# YOUR GOAL:
Retype the lines exactly, starting at the line that contains "Which of fluted" and ending with the last line, and leave the pictures out.

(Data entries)
## start

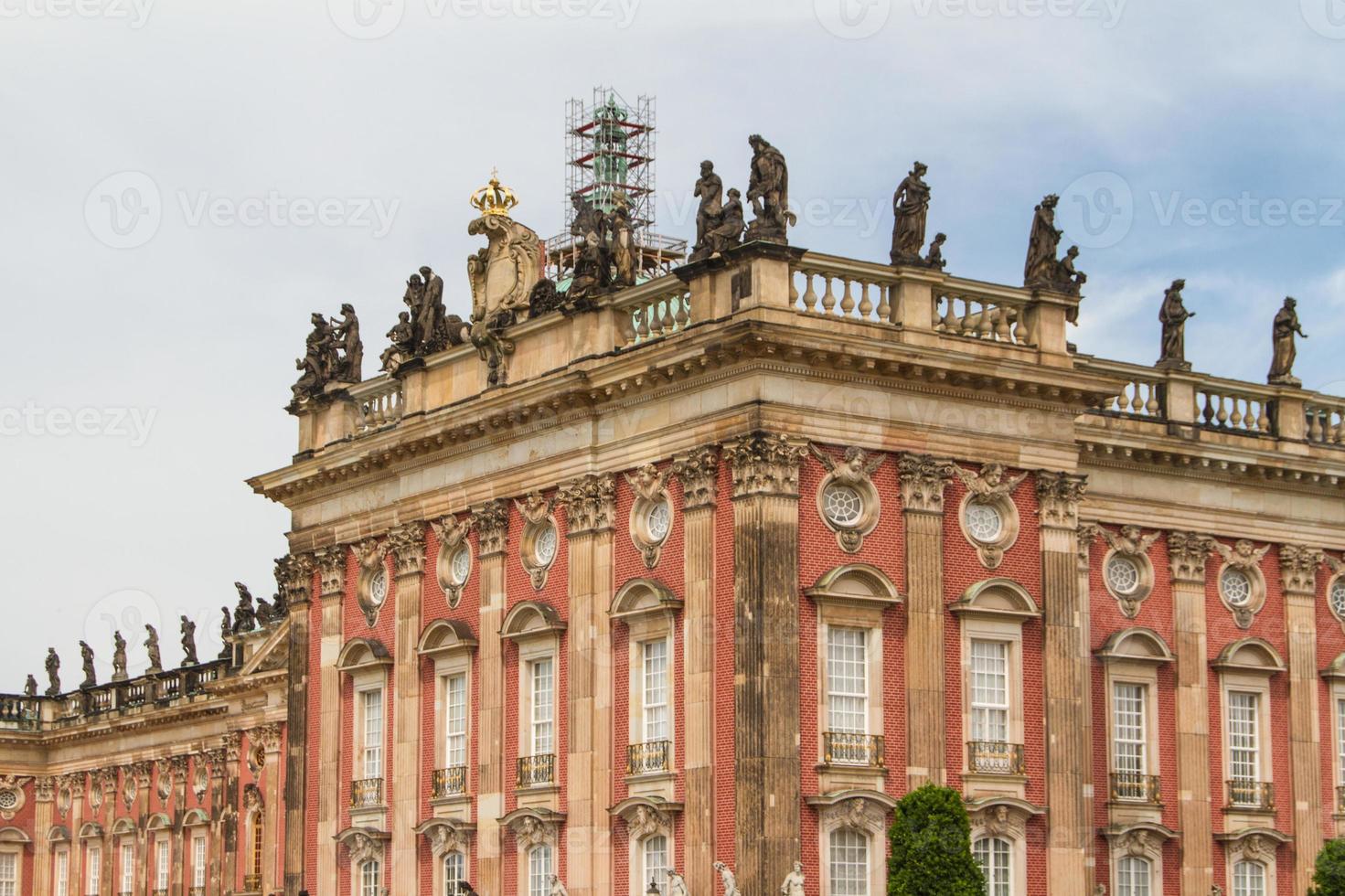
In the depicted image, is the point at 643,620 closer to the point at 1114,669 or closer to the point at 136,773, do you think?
the point at 1114,669

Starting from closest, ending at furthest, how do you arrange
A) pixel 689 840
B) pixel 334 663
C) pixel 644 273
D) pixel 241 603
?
pixel 689 840, pixel 334 663, pixel 644 273, pixel 241 603

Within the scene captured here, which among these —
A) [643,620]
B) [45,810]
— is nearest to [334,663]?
[643,620]

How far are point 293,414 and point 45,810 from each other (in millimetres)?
40464

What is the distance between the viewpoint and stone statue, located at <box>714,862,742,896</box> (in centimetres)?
4191

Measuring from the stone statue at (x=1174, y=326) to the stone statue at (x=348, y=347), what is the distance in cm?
1786

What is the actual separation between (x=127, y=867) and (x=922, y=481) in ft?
162

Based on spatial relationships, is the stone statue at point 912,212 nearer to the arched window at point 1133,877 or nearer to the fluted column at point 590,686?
the fluted column at point 590,686

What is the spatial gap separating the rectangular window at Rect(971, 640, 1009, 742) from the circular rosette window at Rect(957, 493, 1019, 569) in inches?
60.5

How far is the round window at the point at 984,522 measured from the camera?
152 feet

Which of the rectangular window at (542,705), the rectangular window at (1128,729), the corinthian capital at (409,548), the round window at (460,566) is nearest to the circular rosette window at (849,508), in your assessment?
the rectangular window at (542,705)

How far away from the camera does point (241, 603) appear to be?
82.8 m

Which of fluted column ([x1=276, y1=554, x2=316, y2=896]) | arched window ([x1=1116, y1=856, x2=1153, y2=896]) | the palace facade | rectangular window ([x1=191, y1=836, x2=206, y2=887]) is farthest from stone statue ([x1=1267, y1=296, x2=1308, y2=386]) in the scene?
rectangular window ([x1=191, y1=836, x2=206, y2=887])

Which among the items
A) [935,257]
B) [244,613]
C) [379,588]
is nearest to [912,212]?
[935,257]

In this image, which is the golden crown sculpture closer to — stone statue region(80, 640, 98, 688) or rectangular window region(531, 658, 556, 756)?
rectangular window region(531, 658, 556, 756)
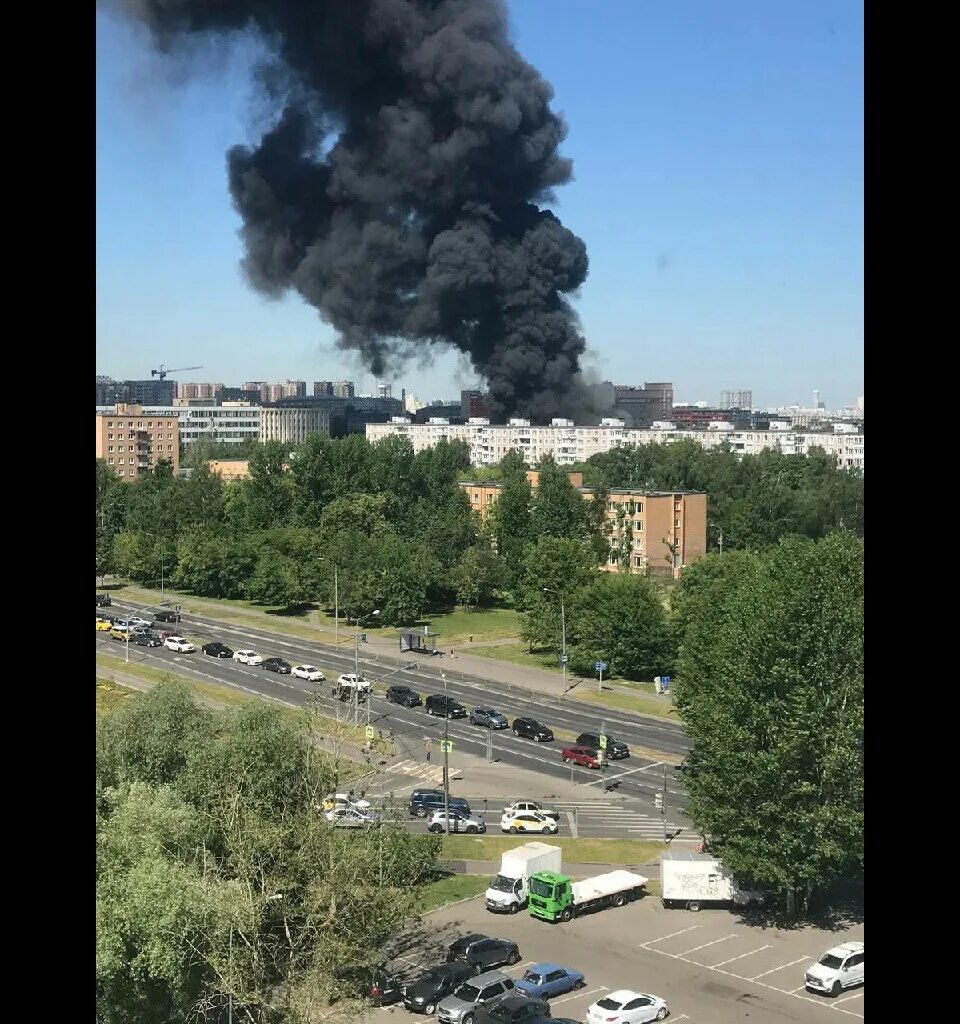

## end

# OUTPUT:
Which of fluted column ([x1=276, y1=554, x2=316, y2=896]) | arched window ([x1=1116, y1=856, x2=1153, y2=896]) | the palace facade | rectangular window ([x1=191, y1=836, x2=206, y2=887]) is farthest from stone statue ([x1=1267, y1=296, x2=1308, y2=386]) in the scene?
rectangular window ([x1=191, y1=836, x2=206, y2=887])

Which among the items
A) [935,257]
B) [244,613]
C) [379,588]
is nearest to [912,212]?
[935,257]

In this image, which is the golden crown sculpture closer to — stone statue region(80, 640, 98, 688) or rectangular window region(531, 658, 556, 756)?
rectangular window region(531, 658, 556, 756)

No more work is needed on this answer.